Studies should continue to explore the impact of pharmacy-based public health service provision in U.S. contexts. As public health services become increasingly expressed in community pharmacies, it will be important to understand access to and effectiveness of public health services in these settings. The attitudes of pharmacists and pharmacy users regarding the provision and experience of these services should be explored as they relate to system change, particularly as we implement the ACA. As the demand for preventive health services increases, the need for health access options will also increase. Knowing the perceptions about the pharmacy environment as a preventive services gateway will be important for the diffusion of innovation. As pharmacists assume a greater role in health service provision, there is a need for evaluating the role itself. Pharmacist liability, training, documentation, maintenance of health records, and perception of role value should be evaluated as the role of pharmacists continues to shift from drug dispenser to public health provider.

Meaningful integration of pharmacy and public health in practice and education

Opportunities for collaboration exist for intersectoral learning among public health and pharmacy professionals. Local health departments and pharmacies have partnered to provide emergency preparedness, HIV testing, and vaccinations.
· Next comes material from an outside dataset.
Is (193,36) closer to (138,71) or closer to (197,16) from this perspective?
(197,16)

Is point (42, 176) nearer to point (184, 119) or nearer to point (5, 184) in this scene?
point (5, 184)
Partnerships between schools of public health and colleges of pharmacy offer opportunities for students to assist with outreach events focused on medication reviews, take-back programs to prevent improper medication disposal, patient education, and Medicare prescription health plan comparisons. Educational integration can also be expressed by appointments of pharmacy faculty to schools of public health and vice versa. These professional and educational partnerships will help to erase any real or perceived barriers.

Dual-degree programs and integrated curricula offer rich avenues for thoughtful integration over time. The American Association of Colleges of Pharmacy reports an anticipated 18 dual doctor of pharmacy/master of public health degree programs in the U.S.38 Public health content integration is required in pharmacy curricula and experiential education for pharmacy schools to obtain and maintain accreditation status.39 Do schools of public health require learning about pharmacy settings as public health arenas? Such experiences would help to dismantle barriers that prevent the further development of intersectoral collaboration to expand health access.

CONCLUSION

The nexus of pharmacy practice change, escalating health-care costs, and diagnostic evolution has revealed a new arena of public health service access that is promising but challenging. The observed practice changes unearth policy and practice challenges for pharmacists, and addressing these challenges requires collective public health engagement and support. We in the public health community must fully embrace the intersectoral nature of public health and work to achieve our public health mission through the dynamic arena of pharmacy practice. Our collective effort to assure the health of communities depends upon seeing opportunities across systems and sectors and upon successfully shifting the policy environment to allow health system flexibility.

Footnotes

Funding for this article and related efforts was provided in part by Indiana Clinical Translational Sciences Institute and Indiana University School of Public Health-Bloomington.